Step 1: Web Scraping
I used the requests
package in python to extract data from the internet, seen in the script get_stats.py
. First, the script will get the team stats (field goal attempts, rebounds, steals, etc) for every WNBA team from 2018 to present day, and store them in the dataframe "teams". All of this information is conveniently available at https://www.basketball-reference.com/. Next, the script will get the final scores from every game played since 2018, and store them in a dataframe called "matchups". Then, the script will join the "teams" dataframe with the "matchups" dataframe by taking the difference between two teams' stats for each matchup. For instance, the first row of the joined dataframe, "df", shows the difference in stats between the 2018 Dallas Wings and the 2018 Phoenix Mercury, as well as the point difference in their matchup played on May 18th, 2018. The stats will be used as the features/predictors and the point differences will be used as the targets. Now that all of this data has been collected and saved to a CSV, matchup_stats.csv
, we can use it to train machine learning models.

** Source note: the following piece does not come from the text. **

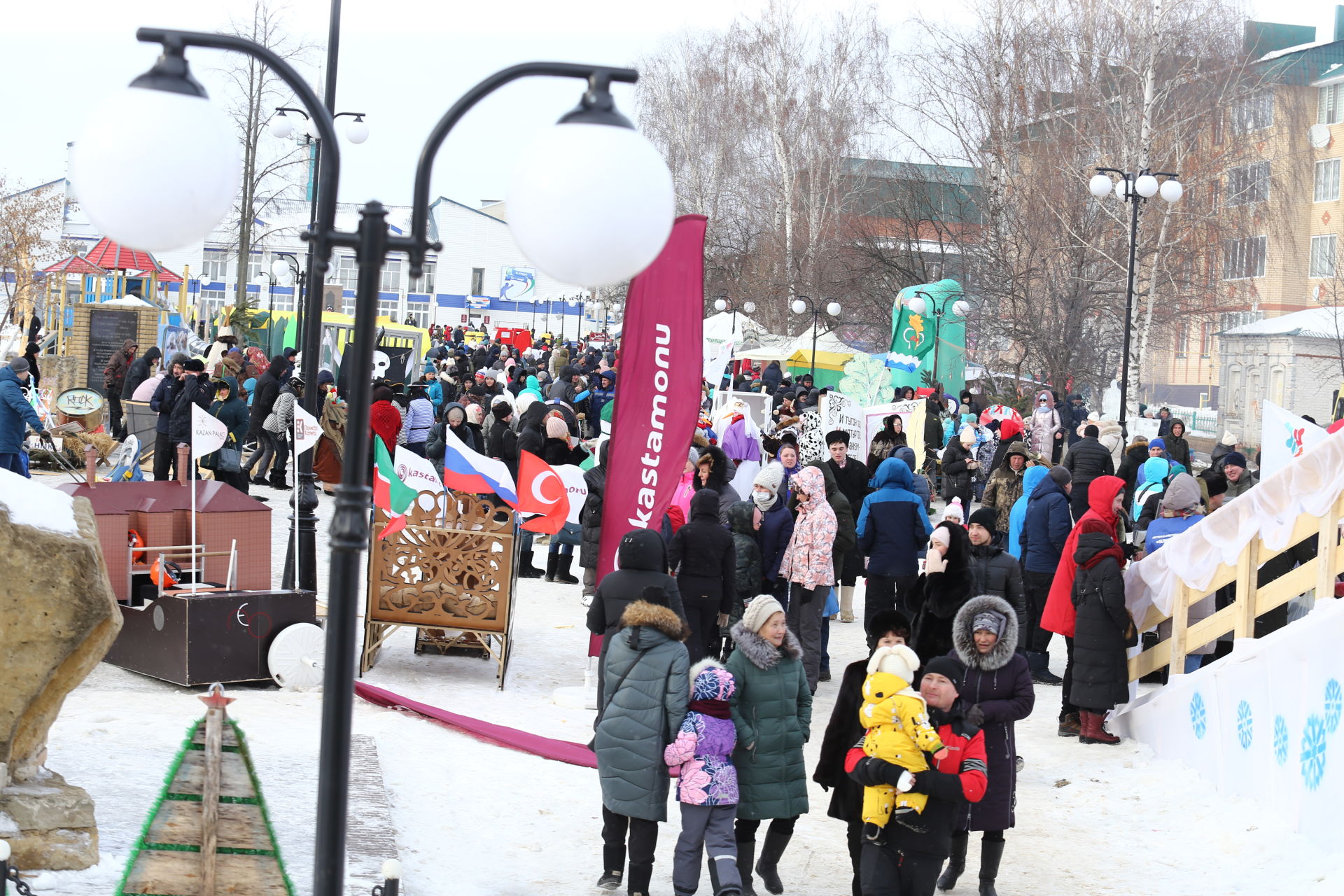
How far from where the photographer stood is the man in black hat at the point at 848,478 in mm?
11656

Step 2: Creating ML Models
I decided not to create classification predictors that would simply output 1's or 0's for a team winning. Instead, I created some regression models that would estimate the final score difference between two teams given their stats. The way I figure, if the predicted score difference is large (> 10 points), the model must be confident that one team will dominate the other. These models are created in the script create_model.py
.
I decided to create three separate models, namely linear regression, ridge regression, and lasso regression. This is because I don't want to make any assumptions about colinearity and independence among features. For ridge and lasso, I performed a grid search for optimal values of alpha using some recommended values I found online. For each of the three models I used R2 as an accuracy metric on test data to make sure the models were generalizeable.

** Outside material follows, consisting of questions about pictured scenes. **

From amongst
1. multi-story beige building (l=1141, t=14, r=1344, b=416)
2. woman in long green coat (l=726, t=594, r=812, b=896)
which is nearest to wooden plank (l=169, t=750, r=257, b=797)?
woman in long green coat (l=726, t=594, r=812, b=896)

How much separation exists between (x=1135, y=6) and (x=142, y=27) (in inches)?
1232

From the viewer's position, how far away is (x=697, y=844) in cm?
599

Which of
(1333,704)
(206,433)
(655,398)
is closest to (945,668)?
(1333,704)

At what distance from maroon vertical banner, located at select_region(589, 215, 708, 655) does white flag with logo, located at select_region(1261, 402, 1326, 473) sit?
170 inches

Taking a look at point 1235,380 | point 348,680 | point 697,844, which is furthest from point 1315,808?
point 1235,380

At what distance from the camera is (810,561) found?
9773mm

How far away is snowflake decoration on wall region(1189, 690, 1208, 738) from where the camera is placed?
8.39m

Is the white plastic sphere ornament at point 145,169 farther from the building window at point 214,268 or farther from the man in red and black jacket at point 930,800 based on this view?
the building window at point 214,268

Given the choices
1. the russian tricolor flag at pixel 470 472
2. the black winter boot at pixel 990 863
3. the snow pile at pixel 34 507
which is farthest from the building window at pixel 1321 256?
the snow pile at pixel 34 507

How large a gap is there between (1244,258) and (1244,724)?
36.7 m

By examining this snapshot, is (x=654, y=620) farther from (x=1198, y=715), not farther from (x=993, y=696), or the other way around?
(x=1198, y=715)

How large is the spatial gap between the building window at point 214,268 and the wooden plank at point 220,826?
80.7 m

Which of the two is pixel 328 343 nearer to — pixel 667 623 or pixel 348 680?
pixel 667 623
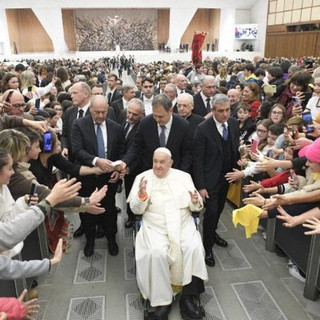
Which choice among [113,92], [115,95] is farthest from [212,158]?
[113,92]

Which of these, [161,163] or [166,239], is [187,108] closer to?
[161,163]

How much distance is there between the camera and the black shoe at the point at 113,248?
3.53 metres

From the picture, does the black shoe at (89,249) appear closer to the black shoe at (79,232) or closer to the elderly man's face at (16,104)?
the black shoe at (79,232)

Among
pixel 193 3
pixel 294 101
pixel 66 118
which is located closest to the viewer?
pixel 66 118

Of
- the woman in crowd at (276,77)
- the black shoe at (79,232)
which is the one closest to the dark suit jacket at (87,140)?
the black shoe at (79,232)

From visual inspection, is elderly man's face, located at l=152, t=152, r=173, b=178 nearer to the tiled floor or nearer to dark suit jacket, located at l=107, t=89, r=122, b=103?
the tiled floor

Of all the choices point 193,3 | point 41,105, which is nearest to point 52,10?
point 193,3

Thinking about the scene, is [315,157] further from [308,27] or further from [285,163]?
[308,27]

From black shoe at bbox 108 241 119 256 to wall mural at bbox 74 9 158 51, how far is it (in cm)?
2759

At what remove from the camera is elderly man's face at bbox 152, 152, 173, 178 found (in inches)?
116

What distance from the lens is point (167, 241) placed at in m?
2.78

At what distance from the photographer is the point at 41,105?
5039 millimetres

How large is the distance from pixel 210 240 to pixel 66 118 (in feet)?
7.55

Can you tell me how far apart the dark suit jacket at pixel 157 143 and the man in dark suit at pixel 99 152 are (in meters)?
0.19
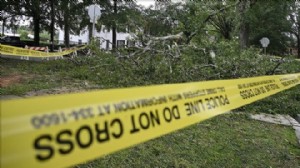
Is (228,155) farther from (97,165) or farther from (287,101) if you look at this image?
(287,101)

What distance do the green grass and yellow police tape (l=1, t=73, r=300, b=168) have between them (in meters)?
1.46

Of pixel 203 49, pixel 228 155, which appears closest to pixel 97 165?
pixel 228 155

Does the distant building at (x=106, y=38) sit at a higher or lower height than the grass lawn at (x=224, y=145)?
higher

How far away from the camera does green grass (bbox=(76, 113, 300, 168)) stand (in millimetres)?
4177

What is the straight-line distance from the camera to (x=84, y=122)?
1.87 m

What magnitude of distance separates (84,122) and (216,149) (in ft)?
10.6

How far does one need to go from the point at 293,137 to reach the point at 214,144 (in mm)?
1586

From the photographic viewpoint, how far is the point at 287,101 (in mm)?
8359

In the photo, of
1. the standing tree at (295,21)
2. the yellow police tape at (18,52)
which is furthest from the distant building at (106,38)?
the standing tree at (295,21)

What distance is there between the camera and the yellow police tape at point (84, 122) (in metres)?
1.61

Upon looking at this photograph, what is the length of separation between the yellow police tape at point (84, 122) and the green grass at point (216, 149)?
57.6 inches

Step 3: Making Predictions
Once all three models are trained and scored, they can be used to predict the scores for upcoming games. The matchup_stats dataframe contains a column "date" which can be used to find out when the next games will take place. Using the datetime package in python, I can search the dataframe for games taking place the day of and the day after execution of the program.

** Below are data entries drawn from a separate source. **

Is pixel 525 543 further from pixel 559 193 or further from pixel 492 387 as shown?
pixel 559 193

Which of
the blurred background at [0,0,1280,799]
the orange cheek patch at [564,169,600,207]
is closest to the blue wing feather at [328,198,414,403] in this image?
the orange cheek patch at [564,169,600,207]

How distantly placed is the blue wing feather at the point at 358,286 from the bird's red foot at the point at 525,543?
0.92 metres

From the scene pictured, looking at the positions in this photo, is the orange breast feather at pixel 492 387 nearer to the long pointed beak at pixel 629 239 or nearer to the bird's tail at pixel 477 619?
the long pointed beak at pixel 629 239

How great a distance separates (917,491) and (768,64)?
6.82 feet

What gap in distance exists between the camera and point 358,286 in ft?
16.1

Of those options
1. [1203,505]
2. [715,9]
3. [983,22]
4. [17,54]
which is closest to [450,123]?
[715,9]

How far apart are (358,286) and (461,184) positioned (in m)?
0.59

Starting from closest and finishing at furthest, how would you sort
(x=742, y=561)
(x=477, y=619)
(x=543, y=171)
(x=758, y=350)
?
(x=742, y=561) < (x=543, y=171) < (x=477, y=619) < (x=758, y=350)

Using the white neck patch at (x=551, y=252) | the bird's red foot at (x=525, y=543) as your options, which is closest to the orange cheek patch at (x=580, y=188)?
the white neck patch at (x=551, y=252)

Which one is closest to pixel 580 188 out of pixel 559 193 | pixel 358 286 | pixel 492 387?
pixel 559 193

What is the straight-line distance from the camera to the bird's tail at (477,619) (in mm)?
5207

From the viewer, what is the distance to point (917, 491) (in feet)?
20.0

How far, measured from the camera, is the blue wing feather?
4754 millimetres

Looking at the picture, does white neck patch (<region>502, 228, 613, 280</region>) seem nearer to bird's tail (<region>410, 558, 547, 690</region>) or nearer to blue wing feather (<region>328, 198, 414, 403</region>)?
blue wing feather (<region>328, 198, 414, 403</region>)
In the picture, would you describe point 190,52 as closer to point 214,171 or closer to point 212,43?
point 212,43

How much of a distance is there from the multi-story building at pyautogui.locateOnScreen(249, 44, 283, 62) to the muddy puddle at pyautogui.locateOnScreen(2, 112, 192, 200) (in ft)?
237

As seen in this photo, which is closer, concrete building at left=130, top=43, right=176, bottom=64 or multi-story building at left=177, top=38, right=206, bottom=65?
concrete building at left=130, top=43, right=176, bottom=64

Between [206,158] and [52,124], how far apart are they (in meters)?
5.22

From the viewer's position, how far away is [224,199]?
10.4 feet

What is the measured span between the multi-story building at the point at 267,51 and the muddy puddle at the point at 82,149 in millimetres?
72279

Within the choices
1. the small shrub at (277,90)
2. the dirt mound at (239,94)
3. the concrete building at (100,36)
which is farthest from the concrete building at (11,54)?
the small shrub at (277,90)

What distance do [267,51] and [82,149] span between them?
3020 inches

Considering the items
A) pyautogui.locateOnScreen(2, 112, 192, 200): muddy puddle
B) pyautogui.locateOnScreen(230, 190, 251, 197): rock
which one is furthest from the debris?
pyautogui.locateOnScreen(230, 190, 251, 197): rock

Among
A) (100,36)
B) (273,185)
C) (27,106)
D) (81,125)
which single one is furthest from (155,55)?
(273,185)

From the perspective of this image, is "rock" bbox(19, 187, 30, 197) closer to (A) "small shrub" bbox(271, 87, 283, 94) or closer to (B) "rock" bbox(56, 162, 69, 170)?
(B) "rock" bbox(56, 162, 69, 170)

If the search shows that there are any games being played soon, the stats from the opposing teams are extracted, subtracted from one another, and scaled so they can be input to the predictors. The predictions made by the linear, ridge, and lasso models are stored in a text file, message_body.txt
.
Step 4: Sending Messages
For convenience, I wanted the predictions for each upcoming match to be sent directly from my machine to my cellphone. This can be accomplished using the SMTP protocol client as seen in my script send_message.py
. This library allows a user to send mail to any machine connected to the internet. In the case of this project, I sent messages through an email gateway connected to my phone so that I could get text updates. Reading the text file message_body.txt
, the message sending program will send one text per game which includes the date of the game, the two competing teams, and the predicted score from all three regression models, as well as each model's R2 score. A screenshot from my text bot can be seen below:
Step 5: Automation
It would be a hassle to boot up my computer each morning and run all these scripts one by one. To avoid this, I figured out a way to automate the process using a Raspberry Pi 4. The Raspberry Pi is a simple computer that draws very little power- the average power consumption while idle is 4W. For comparison, the average low-power LED light bulb draws 10W of power. Once I cloned all of my python scripts to the Pi, I created a cron job to schedule the scripts to run each morning at 7:55 a.m. Finally, I wrote a shell script to ensure that the Pi is connected to the internet, check_wifi.sh
, or else the system would fail to scrape the web and send messages via SMTP.